» **Task objective**:
Reproduce each line of the records below word for word, without the pictures.
—————
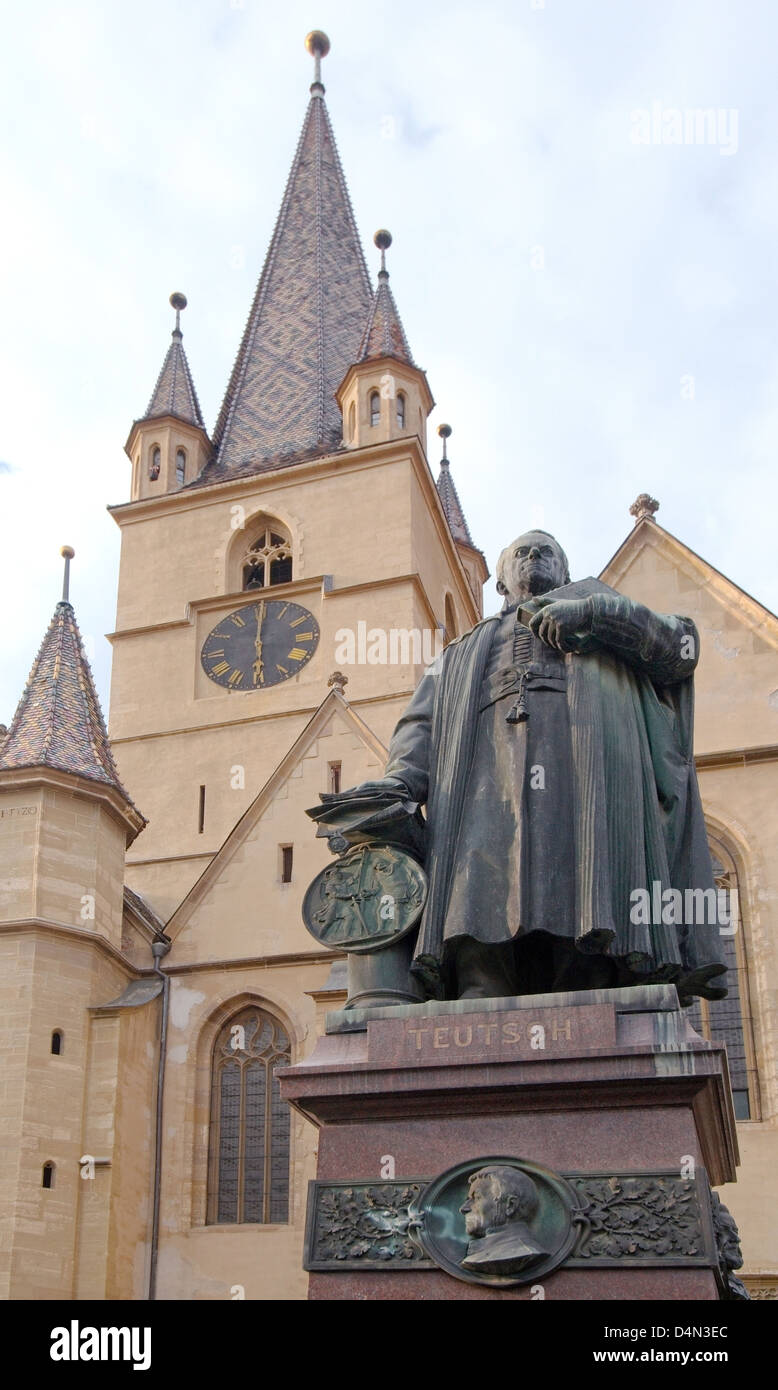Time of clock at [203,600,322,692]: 6:00
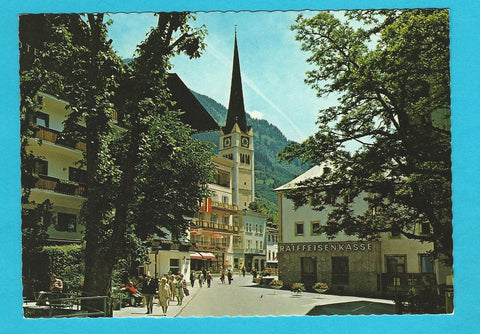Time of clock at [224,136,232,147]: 7:00
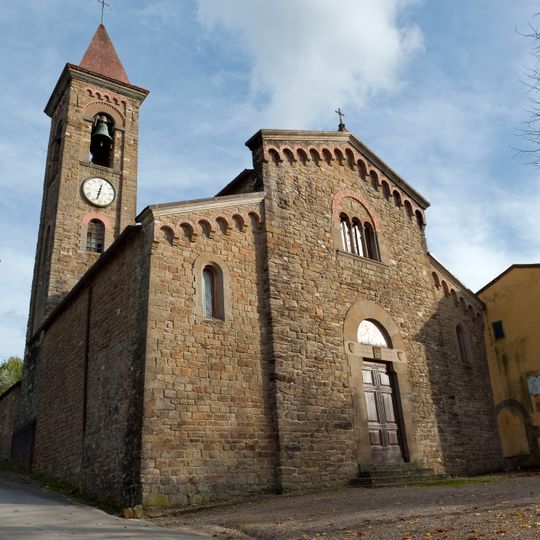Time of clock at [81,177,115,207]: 12:32
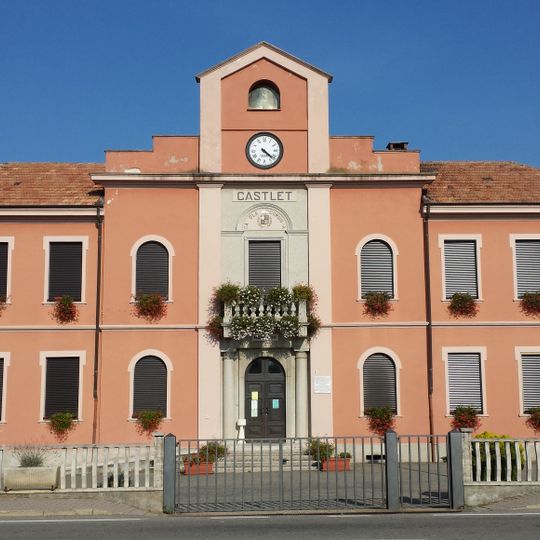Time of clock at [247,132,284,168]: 4:21
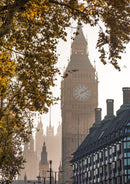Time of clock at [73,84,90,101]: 2:09
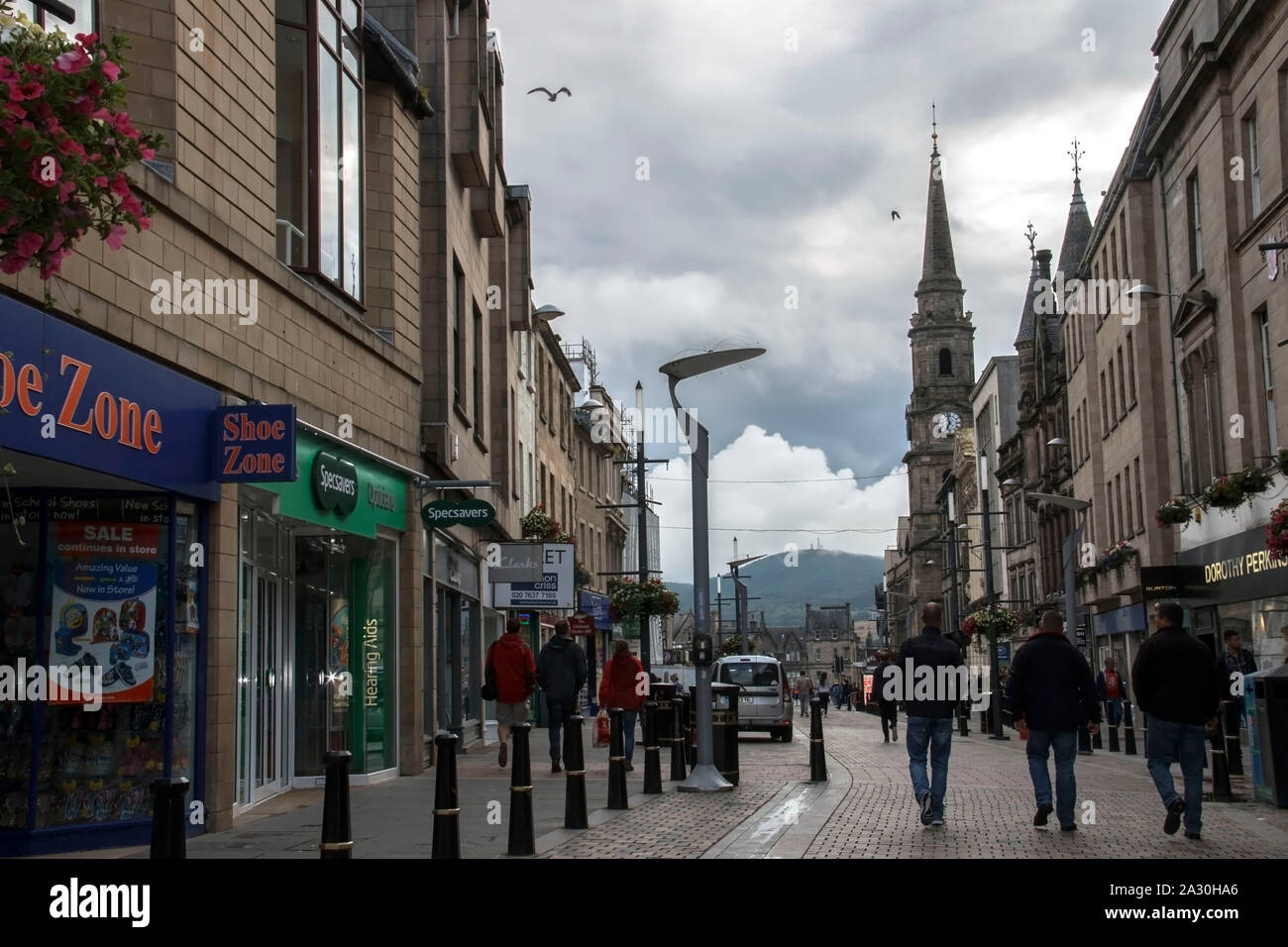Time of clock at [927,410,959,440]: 6:58
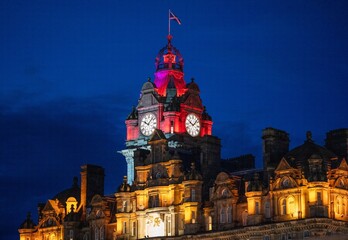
—————
» **Task response**:
Time of clock at [203,600,322,692]: 6:00
Time of clock at [224,136,232,147]: 7:00
Time of clock at [81,177,115,207]: 12:32
Time of clock at [247,132,284,168]: 4:21
Time of clock at [73,84,90,101]: 2:09
Time of clock at [927,410,959,440]: 6:58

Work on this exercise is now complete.